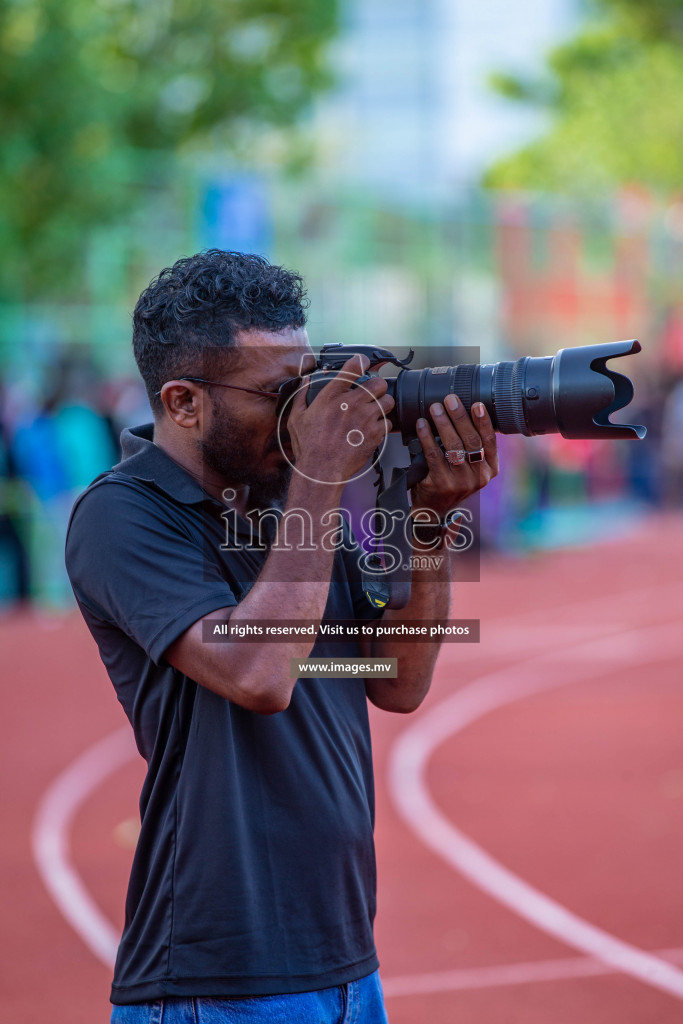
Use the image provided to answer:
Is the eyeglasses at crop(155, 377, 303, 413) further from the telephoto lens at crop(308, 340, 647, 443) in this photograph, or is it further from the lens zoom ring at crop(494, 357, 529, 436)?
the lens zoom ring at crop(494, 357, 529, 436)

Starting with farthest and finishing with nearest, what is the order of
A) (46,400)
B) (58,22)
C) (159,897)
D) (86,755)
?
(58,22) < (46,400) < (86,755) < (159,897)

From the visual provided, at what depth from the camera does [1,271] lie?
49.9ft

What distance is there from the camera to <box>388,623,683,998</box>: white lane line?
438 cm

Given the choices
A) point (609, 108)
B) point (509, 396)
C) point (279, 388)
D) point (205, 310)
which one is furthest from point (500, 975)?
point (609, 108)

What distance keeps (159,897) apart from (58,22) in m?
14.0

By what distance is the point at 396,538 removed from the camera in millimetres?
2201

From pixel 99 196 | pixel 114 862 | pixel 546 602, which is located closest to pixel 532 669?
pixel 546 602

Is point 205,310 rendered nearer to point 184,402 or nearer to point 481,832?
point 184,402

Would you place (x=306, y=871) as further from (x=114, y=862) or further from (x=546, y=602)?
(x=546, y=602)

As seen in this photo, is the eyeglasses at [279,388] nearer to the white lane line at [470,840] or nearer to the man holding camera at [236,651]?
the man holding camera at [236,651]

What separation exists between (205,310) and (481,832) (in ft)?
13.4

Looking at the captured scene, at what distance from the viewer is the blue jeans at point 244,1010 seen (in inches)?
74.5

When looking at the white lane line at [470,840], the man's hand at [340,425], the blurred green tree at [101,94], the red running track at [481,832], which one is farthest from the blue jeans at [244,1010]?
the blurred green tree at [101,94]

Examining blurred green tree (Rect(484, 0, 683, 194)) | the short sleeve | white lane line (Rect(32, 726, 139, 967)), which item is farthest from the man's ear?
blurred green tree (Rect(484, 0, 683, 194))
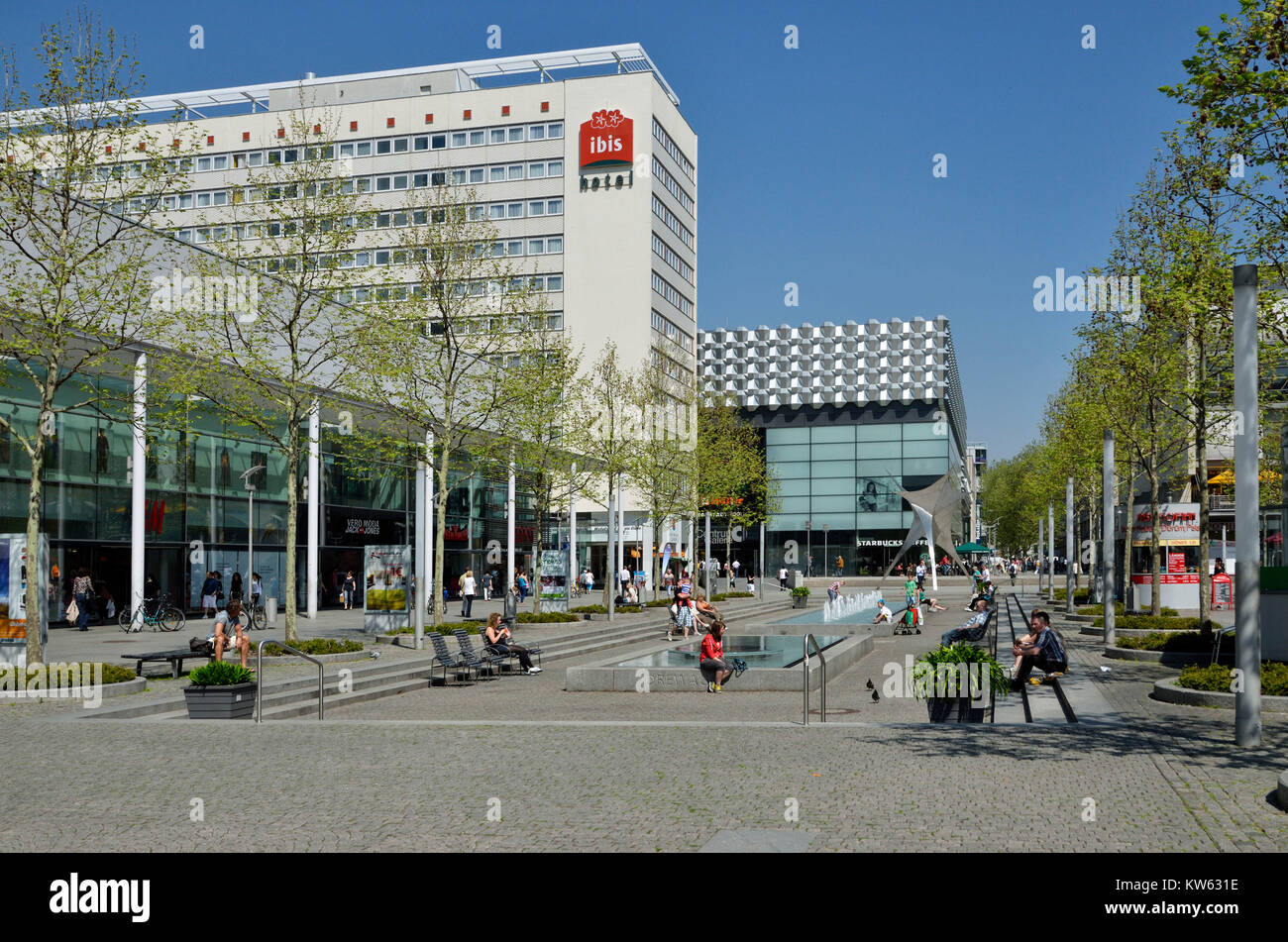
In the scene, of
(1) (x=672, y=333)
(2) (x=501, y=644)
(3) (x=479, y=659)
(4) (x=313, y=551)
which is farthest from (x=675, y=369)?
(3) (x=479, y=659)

****************************************

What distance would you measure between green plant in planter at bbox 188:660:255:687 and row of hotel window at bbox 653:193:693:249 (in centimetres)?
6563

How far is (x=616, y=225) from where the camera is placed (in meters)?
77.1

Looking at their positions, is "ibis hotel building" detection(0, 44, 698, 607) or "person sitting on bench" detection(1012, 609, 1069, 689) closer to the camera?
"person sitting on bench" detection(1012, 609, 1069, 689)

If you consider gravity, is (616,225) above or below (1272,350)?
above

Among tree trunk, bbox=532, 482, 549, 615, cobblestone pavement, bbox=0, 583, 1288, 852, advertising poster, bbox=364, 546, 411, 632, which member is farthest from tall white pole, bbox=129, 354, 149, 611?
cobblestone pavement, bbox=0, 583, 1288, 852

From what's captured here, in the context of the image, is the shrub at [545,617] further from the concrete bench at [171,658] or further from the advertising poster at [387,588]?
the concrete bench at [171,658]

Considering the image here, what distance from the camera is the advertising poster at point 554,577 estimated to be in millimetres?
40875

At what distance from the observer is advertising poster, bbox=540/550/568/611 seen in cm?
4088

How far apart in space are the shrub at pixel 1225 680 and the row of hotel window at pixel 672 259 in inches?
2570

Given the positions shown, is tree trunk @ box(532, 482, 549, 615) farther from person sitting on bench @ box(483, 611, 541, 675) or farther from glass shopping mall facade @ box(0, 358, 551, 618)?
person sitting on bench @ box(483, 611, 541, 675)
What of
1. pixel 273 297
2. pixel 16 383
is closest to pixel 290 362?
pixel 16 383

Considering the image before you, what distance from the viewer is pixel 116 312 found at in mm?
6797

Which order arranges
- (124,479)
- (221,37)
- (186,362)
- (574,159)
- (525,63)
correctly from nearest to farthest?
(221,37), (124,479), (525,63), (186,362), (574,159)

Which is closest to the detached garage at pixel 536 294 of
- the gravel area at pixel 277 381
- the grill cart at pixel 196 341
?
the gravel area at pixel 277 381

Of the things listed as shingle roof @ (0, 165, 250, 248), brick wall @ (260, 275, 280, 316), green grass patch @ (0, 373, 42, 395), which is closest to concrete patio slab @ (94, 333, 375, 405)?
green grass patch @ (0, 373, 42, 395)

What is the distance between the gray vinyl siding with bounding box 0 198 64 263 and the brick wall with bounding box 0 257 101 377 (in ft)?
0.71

****************************************

## Directive:
List every line in the two blocks above that contains the word "positions".

## Worked solution:
Looking at their positions, is "ibis hotel building" detection(0, 44, 698, 607) or "person sitting on bench" detection(1012, 609, 1069, 689) closer to the camera?
Given the positions shown, is tree trunk @ box(532, 482, 549, 615) farther from person sitting on bench @ box(483, 611, 541, 675) or farther from glass shopping mall facade @ box(0, 358, 551, 618)?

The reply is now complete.